** Start of DOCUMENT TEXT **
Ron, I agree mission creep. However, I sometimes think of something
like no lights as mission restriction. In to weight, most of us (not
you) could make up the difference easily with 20lbs of pilot weight jetison.
A plane like the flybaby is the perfect day VFR toy. It is not used as
much for cross-country. ie. getting home after a day at a fly-in 250 miles
away may not often be an issue.
I built my panel lights with LEDs for less than 10 dollars and less than 2
pounds total. Switches included.
Happy Flying,
Joe
"Ron Wanttaja" wrote in message
...
On Mon, 29 Mar 2004 22:58:44 -0600, "JH" u wrote:
Personally, I enjoy an evening flight that lasts into twilight and a
little beyond. The air is calmer. Air traffic chatter is less. The
lights of
the countryside are beautiful. And the stars and moon seem closer.
Realize
it is riskier. But leaving the ground is riskier.
r
Don't have to use it if installed. If not installed, CAN'T use it. If
it
helps you get home once or twice a year, it is well worth it. IMHO
As ever, it depends on the builder's mission. Putting lights (and the
capability to power them) on a typical Fly Baby would add ~40-60 pounds.
** End of DOCUMENT TEXT **
** Start of RAW DATA **
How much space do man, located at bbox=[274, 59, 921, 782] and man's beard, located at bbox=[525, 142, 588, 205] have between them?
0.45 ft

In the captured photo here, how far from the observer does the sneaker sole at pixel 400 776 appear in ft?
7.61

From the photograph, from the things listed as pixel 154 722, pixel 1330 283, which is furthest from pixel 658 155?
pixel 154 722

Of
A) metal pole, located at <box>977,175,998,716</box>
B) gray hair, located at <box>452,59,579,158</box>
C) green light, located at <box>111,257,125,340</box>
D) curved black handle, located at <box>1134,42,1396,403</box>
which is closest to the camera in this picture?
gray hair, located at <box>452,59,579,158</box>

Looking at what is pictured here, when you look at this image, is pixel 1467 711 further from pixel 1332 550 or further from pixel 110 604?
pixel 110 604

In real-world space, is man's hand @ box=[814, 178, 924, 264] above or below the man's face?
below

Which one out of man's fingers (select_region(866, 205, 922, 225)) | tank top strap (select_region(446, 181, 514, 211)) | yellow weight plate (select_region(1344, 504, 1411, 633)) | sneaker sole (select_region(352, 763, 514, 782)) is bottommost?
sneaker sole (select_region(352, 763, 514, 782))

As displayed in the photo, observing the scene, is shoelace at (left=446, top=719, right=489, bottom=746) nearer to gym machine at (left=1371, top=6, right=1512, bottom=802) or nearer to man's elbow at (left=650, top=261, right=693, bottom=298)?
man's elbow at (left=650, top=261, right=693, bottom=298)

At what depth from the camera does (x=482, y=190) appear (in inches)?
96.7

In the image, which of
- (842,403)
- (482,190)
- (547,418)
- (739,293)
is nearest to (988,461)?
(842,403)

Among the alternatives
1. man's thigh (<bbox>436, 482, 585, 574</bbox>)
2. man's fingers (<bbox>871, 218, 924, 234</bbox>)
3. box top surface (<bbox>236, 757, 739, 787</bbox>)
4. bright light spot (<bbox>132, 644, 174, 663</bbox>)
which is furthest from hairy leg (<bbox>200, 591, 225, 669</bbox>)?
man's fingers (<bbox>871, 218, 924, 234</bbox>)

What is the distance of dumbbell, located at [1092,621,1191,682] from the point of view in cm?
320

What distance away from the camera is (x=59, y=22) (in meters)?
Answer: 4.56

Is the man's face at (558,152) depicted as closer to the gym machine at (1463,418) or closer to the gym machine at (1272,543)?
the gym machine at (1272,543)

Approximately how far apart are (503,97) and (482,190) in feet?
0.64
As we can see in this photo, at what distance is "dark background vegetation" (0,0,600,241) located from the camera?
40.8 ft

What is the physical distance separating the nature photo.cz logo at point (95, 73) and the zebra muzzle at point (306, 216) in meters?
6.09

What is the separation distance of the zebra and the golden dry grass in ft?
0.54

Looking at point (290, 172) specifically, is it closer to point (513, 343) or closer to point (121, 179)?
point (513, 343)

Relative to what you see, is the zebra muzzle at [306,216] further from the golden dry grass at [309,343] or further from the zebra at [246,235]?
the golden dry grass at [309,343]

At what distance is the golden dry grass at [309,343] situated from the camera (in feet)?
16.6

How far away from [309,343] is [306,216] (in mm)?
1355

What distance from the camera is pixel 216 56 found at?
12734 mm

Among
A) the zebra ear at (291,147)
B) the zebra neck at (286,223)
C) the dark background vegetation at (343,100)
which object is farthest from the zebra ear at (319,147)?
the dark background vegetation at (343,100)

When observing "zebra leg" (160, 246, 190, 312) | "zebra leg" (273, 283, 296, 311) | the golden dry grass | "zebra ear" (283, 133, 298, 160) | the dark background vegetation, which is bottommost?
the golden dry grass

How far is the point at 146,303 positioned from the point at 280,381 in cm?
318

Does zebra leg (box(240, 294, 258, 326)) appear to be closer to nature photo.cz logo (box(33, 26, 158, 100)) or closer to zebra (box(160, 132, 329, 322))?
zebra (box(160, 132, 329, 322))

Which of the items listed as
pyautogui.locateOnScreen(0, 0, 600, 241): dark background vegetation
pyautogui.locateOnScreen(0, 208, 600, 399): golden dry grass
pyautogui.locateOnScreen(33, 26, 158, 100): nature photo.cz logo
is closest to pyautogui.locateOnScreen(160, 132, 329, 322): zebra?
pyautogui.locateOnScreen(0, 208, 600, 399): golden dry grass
** End of RAW DATA **
# TASK STATEMENT
From the post about adding lights to a Fly Baby, copy out the stretch from "A plane like" through "total. Switches included.".

# FULL RESPONSE
A plane like the flybaby is the perfect day VFR toy. It is not used as
much for cross-country. ie. getting home after a day at a fly-in 250 miles
away may not often be an issue.
I built my panel lights with LEDs for less than 10 dollars and less than 2
pounds total. Switches included.